Name every person identified by name in the plot summary below.

## Given text
+===+
A young woman walking home from her birthday party is stalked by a man. A police officer offers to escort her to her front door. The policeman, however, is actually the stalker.
The next day, divorced New Orleans police detective Wes Block, along with his daughters Penny and Amanda, takes in a stray dog, adding to the several strays they have already taken in. As the family prepares to go to a Saints game, Block is summoned to a crime scene, forcing him to break his plans with his daughters.
The young woman was strangled in her bed. The killer left no fingerprints, but waited in her apartment until midnight to kill her, even pausing to make himself coffee. At the brothel where the woman worked, Block interviews a prostitute with whom she would perform group sex. The prostitute seduces Block, loosening his necktie, which he accidentally leaves behind.
The murderer rapes his victims, and has been leaving behind forensic evidence, including a residue of glass fragments and barley. Beryl Thibodeaux, who runs a rape prevention program, advises Block on the case. The second victim is also a sex worker, and is strangled in a jacuzzi. Block interviews one of her co-workers while the two prepare to have sex. He handcuffs the woman to the bed.
While enquiring about the victims at another brothel, Block has sex with a prostitute. The hidden killer watches the two. The next morning, Block is called to the scene of a third victim, which turns out to be the prostitute he was with the night before. Under the guise of working on the case, Block flirts with Thibodeaux, and the two spend the rest of the day together.
+===+
## Data shown
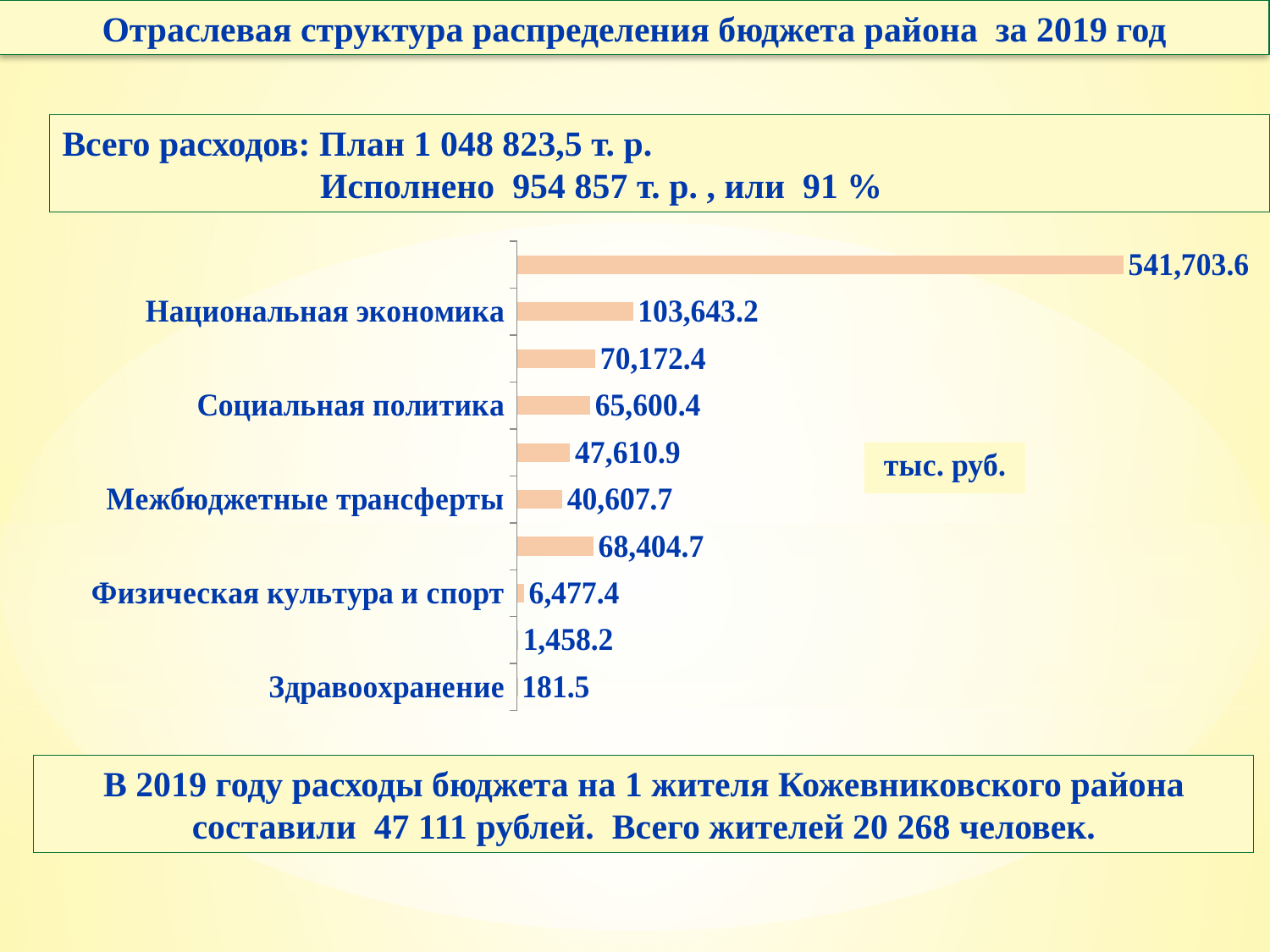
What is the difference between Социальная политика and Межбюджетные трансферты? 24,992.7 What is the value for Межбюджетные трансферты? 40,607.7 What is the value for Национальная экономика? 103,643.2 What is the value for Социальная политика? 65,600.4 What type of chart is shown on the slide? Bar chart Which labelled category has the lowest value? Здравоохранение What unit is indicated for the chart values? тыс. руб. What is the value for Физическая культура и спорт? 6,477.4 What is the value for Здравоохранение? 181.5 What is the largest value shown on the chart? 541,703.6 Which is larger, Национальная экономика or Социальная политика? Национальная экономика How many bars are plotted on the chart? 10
+===+
## Output for this exercise
Wes Block, Penny, Amanda, Beryl Thibodeaux